To think that my apprentice would get me riled up enough to give her an opening to run. Had she attacked, I would probably have fought her instinctively, but running actually gave me the time to worry.
I considered giving chase. Her mental magic was weakened, and all it would take would be another attack.
But I stopped where I was. The cage was her object of obsession, the anchor inside.
She wouldn't go far.
I needed a solution for the strange thoughts in my head. It seemed to be a skill of some sort, rather than a spell, or maybe both. Her use of magic was beyond that of an everyday ghost, to the point where she could be considered an anomaly. A ghost made from a genius.
I needed to catch her off guard with an attack she wouldn't see coming.
"Is everything all right?" Ophelia called from the barrier.
"More or less," I said. "She's using a strange skill I'm not sure how to counter."
"W-w-will you g-g-get–" Daniel tried to ask, a bit groggy after apparently getting whacked with the baton.
"I'll get your brother," I reassured him, not moving my eyes from the house.
She was intelligent. While she wasn't exactly a seasoned fighter, her ability to use mental magic was unusual. I didn't see anything explaining it in the books we found.
I managed to preserve quite a bit of mana, but I had nothing in the staff. Not ideal, but not the worst position.

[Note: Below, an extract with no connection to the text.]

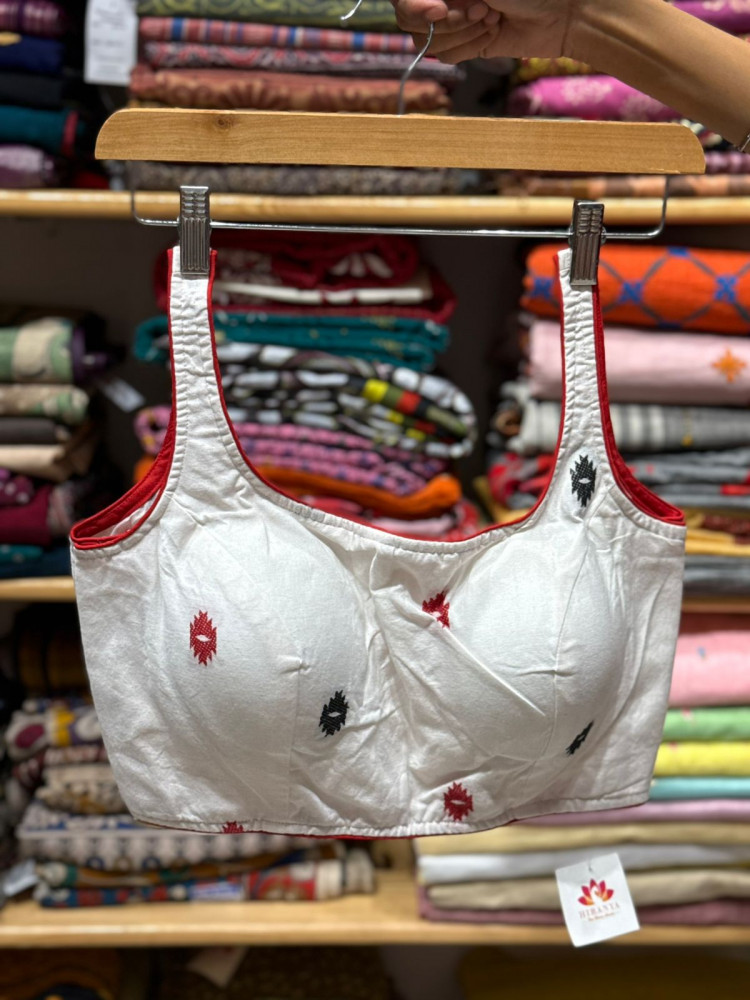 Image of Sleeveless Padded Blouse - Free Size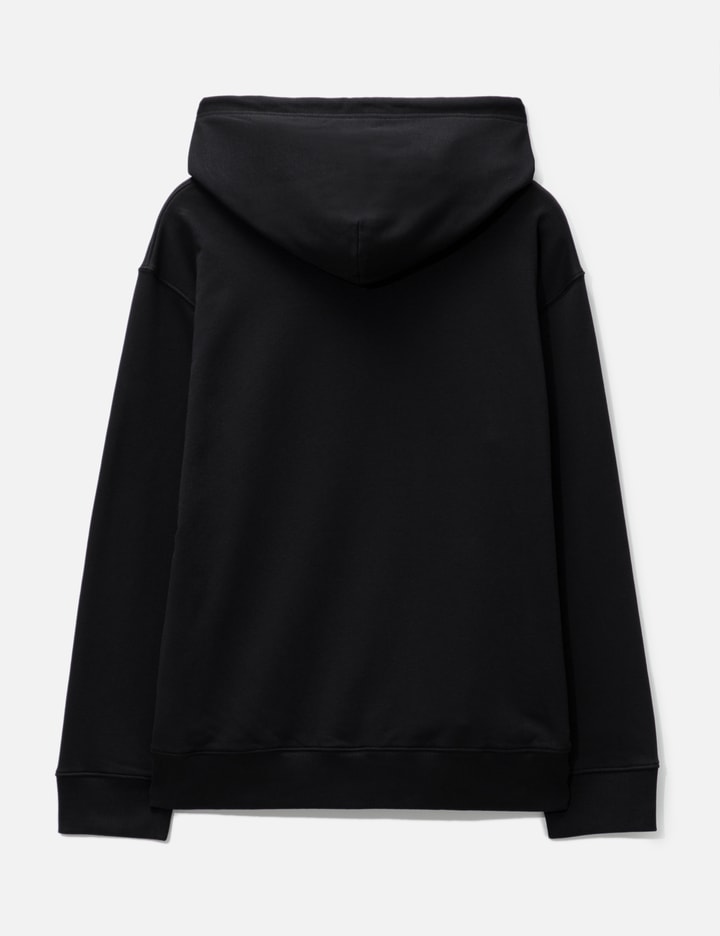 Shop Mm6 Maison Margiela Backstage Pass Print Hooded Sweatshirt In Black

I kept my eyes on the attic window.
What would an intelligent, mind-trickery-using opponent do? She should have self-preservation instincts, so she might prefer running back to her nest and ignoring Daniel entirely.
I couldn't exactly let her rummage around the house too long. There was a mana vein in the attic. I'm not sure how fast she could heal.
"An unexpected attack, an unexpected attack against a smart opponent," I murmured to myself.
Would I get her with another ambient mana spell?
She should be able to sense magic, but how well?
This was the issue with ghosts made from mages. You don't know how much a mage persists after death.
I saw the white face with hollow eyes show in the attic window, looking at us.
Waiting for dawn might be an idea, but that would mean a chase with the ghost during the daytime. And the mansion was big, with enough corridors to get lost inside.
Lost inside.
That gave me an idea.
I smiled and looked at my apprentice.